> _WHAT YOU SHOULD DO_:
Provide an exact reproduction of every entry.

┏━━

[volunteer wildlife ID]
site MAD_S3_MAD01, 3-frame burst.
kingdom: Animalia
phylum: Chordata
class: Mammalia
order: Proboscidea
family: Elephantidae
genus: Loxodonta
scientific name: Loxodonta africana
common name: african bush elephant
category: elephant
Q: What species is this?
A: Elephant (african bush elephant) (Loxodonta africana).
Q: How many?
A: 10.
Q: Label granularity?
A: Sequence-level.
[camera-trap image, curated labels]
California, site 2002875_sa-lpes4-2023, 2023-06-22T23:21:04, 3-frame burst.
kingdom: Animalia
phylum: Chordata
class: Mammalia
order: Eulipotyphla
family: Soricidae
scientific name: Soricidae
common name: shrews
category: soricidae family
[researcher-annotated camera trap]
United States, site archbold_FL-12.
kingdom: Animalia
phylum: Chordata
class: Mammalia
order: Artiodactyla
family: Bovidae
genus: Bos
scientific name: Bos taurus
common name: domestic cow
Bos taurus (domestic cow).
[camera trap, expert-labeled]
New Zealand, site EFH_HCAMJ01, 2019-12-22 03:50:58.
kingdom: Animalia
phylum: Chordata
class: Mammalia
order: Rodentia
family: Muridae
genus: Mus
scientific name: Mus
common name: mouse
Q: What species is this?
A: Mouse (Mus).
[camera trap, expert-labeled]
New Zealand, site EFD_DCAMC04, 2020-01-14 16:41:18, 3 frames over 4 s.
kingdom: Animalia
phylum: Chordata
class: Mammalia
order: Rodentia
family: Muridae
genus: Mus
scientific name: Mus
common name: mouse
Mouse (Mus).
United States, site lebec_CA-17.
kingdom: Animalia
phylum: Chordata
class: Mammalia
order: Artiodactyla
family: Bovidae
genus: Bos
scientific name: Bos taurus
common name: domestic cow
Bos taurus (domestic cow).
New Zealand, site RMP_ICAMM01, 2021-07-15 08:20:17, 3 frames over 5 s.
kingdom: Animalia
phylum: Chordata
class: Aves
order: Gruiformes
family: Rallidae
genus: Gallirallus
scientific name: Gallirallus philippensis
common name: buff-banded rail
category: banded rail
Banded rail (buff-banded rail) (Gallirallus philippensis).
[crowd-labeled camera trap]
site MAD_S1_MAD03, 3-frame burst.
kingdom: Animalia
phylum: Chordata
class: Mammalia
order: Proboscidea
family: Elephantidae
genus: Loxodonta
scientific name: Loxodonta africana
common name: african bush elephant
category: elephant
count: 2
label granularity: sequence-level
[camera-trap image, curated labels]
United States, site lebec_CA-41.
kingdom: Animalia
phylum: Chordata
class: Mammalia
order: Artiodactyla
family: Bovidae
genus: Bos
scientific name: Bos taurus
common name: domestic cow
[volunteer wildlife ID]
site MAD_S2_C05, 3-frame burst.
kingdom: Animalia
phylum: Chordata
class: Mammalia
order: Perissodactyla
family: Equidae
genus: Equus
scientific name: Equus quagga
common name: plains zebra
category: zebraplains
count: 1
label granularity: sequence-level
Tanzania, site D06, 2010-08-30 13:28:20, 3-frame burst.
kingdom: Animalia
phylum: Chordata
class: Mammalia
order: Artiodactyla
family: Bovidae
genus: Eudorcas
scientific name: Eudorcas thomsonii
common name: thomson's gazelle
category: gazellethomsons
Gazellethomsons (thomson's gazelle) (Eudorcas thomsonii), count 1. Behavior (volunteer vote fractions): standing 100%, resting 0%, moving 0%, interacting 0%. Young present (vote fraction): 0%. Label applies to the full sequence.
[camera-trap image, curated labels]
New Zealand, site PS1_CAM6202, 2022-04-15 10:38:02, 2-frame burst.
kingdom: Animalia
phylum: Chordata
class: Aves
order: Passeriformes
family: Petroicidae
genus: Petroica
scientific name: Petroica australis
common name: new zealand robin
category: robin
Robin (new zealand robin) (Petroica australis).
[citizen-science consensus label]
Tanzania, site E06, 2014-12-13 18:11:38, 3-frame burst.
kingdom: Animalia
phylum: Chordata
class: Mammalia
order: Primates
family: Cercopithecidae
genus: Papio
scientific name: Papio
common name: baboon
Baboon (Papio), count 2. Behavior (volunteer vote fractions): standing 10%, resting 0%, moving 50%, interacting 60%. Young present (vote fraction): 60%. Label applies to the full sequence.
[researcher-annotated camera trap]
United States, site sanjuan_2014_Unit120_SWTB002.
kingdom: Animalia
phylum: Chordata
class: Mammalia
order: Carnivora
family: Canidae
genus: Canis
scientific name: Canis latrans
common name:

┗━━

> _ANSWER TO THE EXERCISE_:
[volunteer wildlife ID]
site MAD_S3_MAD01, 3-frame burst.
kingdom: Animalia
phylum: Chordata
class: Mammalia
order: Proboscidea
family: Elephantidae
genus: Loxodonta
scientific name: Loxodonta africana
common name: african bush elephant
category: elephant
Q: What species is this?
A: Elephant (african bush elephant) (Loxodonta africana).
Q: How many?
A: 10.
Q: Label granularity?
A: Sequence-level.
[camera-trap image, curated labels]
California, site 2002875_sa-lpes4-2023, 2023-06-22T23:21:04, 3-frame burst.
kingdom: Animalia
phylum: Chordata
class: Mammalia
order: Eulipotyphla
family: Soricidae
scientific name: Soricidae
common name: shrews
category: soricidae family
[researcher-annotated camera trap]
United States, site archbold_FL-12.
kingdom: Animalia
phylum: Chordata
class: Mammalia
order: Artiodactyla
family: Bovidae
genus: Bos
scientific name: Bos taurus
common name: domestic cow
Bos taurus (domestic cow).
[camera trap, expert-labeled]
New Zealand, site EFH_HCAMJ01, 2019-12-22 03:50:58.
kingdom: Animalia
phylum: Chordata
class: Mammalia
order: Rodentia
family: Muridae
genus: Mus
scientific name: Mus
common name: mouse
Q: What species is this?
A: Mouse (Mus).
[camera trap, expert-labeled]
New Zealand, site EFD_DCAMC04, 2020-01-14 16:41:18, 3 frames over 4 s.
kingdom: Animalia
phylum: Chordata
class: Mammalia
order: Rodentia
family: Muridae
genus: Mus
scientific name: Mus
common name: mouse
Mouse (Mus).
United States, site lebec_CA-17.
kingdom: Animalia
phylum: Chordata
class: Mammalia
order: Artiodactyla
family: Bovidae
genus: Bos
scientific name: Bos taurus
common name: domestic cow
Bos taurus (domestic cow).
New Zealand, site RMP_ICAMM01, 2021-07-15 08:20:17, 3 frames over 5 s.
kingdom: Animalia
phylum: Chordata
class: Aves
order: Gruiformes
family: Rallidae
genus: Gallirallus
scientific name: Gallirallus philippensis
common name: buff-banded rail
category: banded rail
Banded rail (buff-banded rail) (Gallirallus philippensis).
[crowd-labeled camera trap]
site MAD_S1_MAD03, 3-frame burst.
kingdom: Animalia
phylum: Chordata
class: Mammalia
order: Proboscidea
family: Elephantidae
genus: Loxodonta
scientific name: Loxodonta africana
common name: african bush elephant
category: elephant
count: 2
label granularity: sequence-level
[camera-trap image, curated labels]
United States, site lebec_CA-41.
kingdom: Animalia
phylum: Chordata
class: Mammalia
order: Artiodactyla
family: Bovidae
genus: Bos
scientific name: Bos taurus
common name: domestic cow
[volunteer wildlife ID]
site MAD_S2_C05, 3-frame burst.
kingdom: Animalia
phylum: Chordata
class: Mammalia
order: Perissodactyla
family: Equidae
genus: Equus
scientific name: Equus quagga
common name: plains zebra
category: zebraplains
count: 1
label granularity: sequence-level
Tanzania, site D06, 2010-08-30 13:28:20, 3-frame burst.
kingdom: Animalia
phylum: Chordata
class: Mammalia
order: Artiodactyla
family: Bovidae
genus: Eudorcas
scientific name: Eudorcas thomsonii
common name: thomson's gazelle
category: gazellethomsons
Gazellethomsons (thomson's gazelle) (Eudorcas thomsonii), count 1. Behavior (volunteer vote fractions): standing 100%, resting 0%, moving 0%, interacting 0%. Young present (vote fraction): 0%. Label applies to the full sequence.
[camera-trap image, curated labels]
New Zealand, site PS1_CAM6202, 2022-04-15 10:38:02, 2-frame burst.
kingdom: Animalia
phylum: Chordata
class: Aves
order: Passeriformes
family: Petroicidae
genus: Petroica
scientific name: Petroica australis
common name: new zealand robin
category: robin
Robin (new zealand robin) (Petroica australis).
[citizen-science consensus label]
Tanzania, site E06, 2014-12-13 18:11:38, 3-frame burst.
kingdom: Animalia
phylum: Chordata
class: Mammalia
order: Primates
family: Cercopithecidae
genus: Papio
scientific name: Papio
common name: baboon
Baboon (Papio), count 2. Behavior (volunteer vote fractions): standing 10%, resting 0%, moving 50%, interacting 60%. Young present (vote fraction): 60%. Label applies to the full sequence.
[researcher-annotated camera trap]
United States, site sanjuan_2014_Unit120_SWTB002.
kingdom: Animalia
phylum: Chordata
class: Mammalia
order: Carnivora
family: Canidae
genus: Canis
scientific name: Canis latrans
common name:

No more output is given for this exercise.